Researchers develop oral capsule to control gut bacteria via mobile app
The team from Tianjin University and other institutes in China trialled the capsule in pigs with colon inflammation.
In a paper published in the journal Nature Microbiology, the researchers have described how it can help control and allow for a two-way communication with gut bacteria.
Gastrointestinal bacteria, such as Escherichia coli (E. coli), are known to impact health. E. coli can be modified to deliver drugs to a specific site inside animals, the team explained.
However, once inside, the bacteria cannot be controlled, nor can it be communicated with, they said.

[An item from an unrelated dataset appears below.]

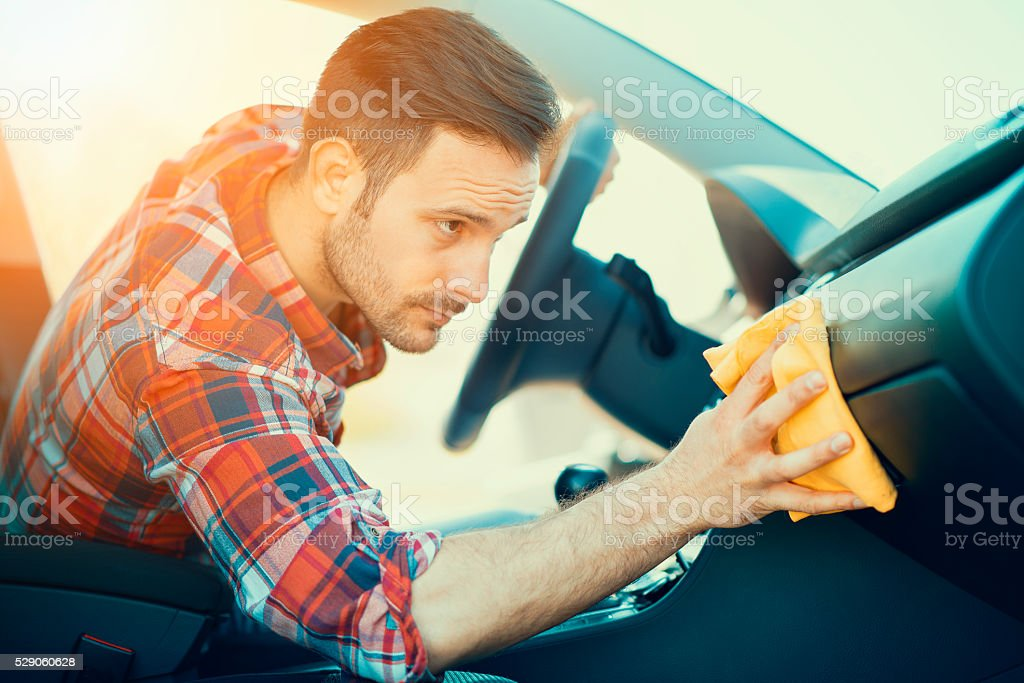 Man cleaning the dashboard of his car stock photo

For the study, the authors
engineered E. coli
to communicate with a "smart" capsule using light. The capsule, featuring a circuit board and powered by batteries, was developed as an oral ingestible.
Three pigs, that were induced with colitis -- an inflammation of the colon, were colonised with the engineered gut bacteria that emitted light upon detecting nitrate, a biomarker that indicates colitis.
The pigs ingested the smart capsule, which detected the light emitted by the engineered gut bacteria and relayed it to a smartphone app that connects to the capsule via bluetooth, the researchers said.
Through the app, the team directed the capsule to emit light by flashing an LED (light-emitting diode), which then turned on a light-sensitive genetic circuit in the engineered E. coli.
The genetic circuit triggered the production of anti-inflammatory antibodies that alleviated colitis, the authors said.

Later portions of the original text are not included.